◆ Problem to solve ◆
Your task is to restate the data word for word.

◆ Data lines ◆
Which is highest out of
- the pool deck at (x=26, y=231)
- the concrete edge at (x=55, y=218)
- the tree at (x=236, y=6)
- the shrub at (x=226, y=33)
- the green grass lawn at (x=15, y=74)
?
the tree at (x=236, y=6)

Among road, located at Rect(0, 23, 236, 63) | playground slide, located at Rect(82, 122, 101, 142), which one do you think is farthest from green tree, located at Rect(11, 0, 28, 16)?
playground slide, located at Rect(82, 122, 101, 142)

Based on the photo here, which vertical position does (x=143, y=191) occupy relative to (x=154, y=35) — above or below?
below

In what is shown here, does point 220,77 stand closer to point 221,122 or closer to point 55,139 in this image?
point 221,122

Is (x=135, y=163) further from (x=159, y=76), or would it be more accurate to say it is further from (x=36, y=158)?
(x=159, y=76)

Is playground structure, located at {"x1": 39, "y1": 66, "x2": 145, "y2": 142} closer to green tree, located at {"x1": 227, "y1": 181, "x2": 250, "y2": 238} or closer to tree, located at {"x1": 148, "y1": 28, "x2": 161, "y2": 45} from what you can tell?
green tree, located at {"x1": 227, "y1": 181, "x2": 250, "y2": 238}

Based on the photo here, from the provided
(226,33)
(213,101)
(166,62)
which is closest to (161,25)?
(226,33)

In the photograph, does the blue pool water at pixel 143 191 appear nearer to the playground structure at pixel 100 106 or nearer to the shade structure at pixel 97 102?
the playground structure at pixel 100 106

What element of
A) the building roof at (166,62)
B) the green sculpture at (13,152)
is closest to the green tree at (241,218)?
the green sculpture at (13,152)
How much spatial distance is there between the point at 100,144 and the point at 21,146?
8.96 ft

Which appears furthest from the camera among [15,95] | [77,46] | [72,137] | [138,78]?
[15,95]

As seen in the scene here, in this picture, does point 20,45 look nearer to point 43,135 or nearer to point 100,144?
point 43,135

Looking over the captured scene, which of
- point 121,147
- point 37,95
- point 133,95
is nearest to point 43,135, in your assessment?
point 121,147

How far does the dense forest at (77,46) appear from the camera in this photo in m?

◆ Finished task ◆
Which is highest out of
- the pool deck at (x=26, y=231)
- the concrete edge at (x=55, y=218)
- the tree at (x=236, y=6)
- the shrub at (x=226, y=33)
- the green grass lawn at (x=15, y=74)
?
the tree at (x=236, y=6)

Among road, located at Rect(0, 23, 236, 63) | playground slide, located at Rect(82, 122, 101, 142), which one do you think is farthest from green tree, located at Rect(11, 0, 28, 16)?
playground slide, located at Rect(82, 122, 101, 142)

Based on the photo here, which vertical position does (x=143, y=191) occupy relative to (x=154, y=35) — above or below?
below

In what is shown here, does point 220,77 stand closer to point 221,122 or closer to point 55,139 in this image?
point 221,122

Is (x=135, y=163) further from (x=159, y=76), or would it be more accurate to say it is further from (x=36, y=158)?
(x=159, y=76)

Is playground structure, located at {"x1": 39, "y1": 66, "x2": 145, "y2": 142} closer to green tree, located at {"x1": 227, "y1": 181, "x2": 250, "y2": 238} or closer to tree, located at {"x1": 148, "y1": 28, "x2": 161, "y2": 45} from what you can tell?
green tree, located at {"x1": 227, "y1": 181, "x2": 250, "y2": 238}

Based on the photo here, from the provided
(226,33)
(213,101)
(166,62)
which is closest to (161,25)?
(226,33)

In the photograph, does the blue pool water at pixel 143 191 appear nearer to the playground structure at pixel 100 106 or nearer to the shade structure at pixel 97 102?
the playground structure at pixel 100 106

What element of
A) the building roof at (166,62)
B) the green sculpture at (13,152)
is closest to the green tree at (241,218)?
the green sculpture at (13,152)
How much spatial distance is there between the point at 100,144 and the point at 21,146?
8.96 ft

Which appears furthest from the camera among [15,95] | [77,46] | [72,137] | [138,78]?
[15,95]

As seen in the scene here, in this picture, does point 20,45 look nearer to point 43,135 or nearer to point 100,144?
point 43,135

Looking over the captured scene, which of
- point 121,147
- point 37,95
- point 133,95
is nearest to point 43,135, in your assessment?
point 121,147

How far does the dense forest at (77,46) appear from the camera in this photo in m?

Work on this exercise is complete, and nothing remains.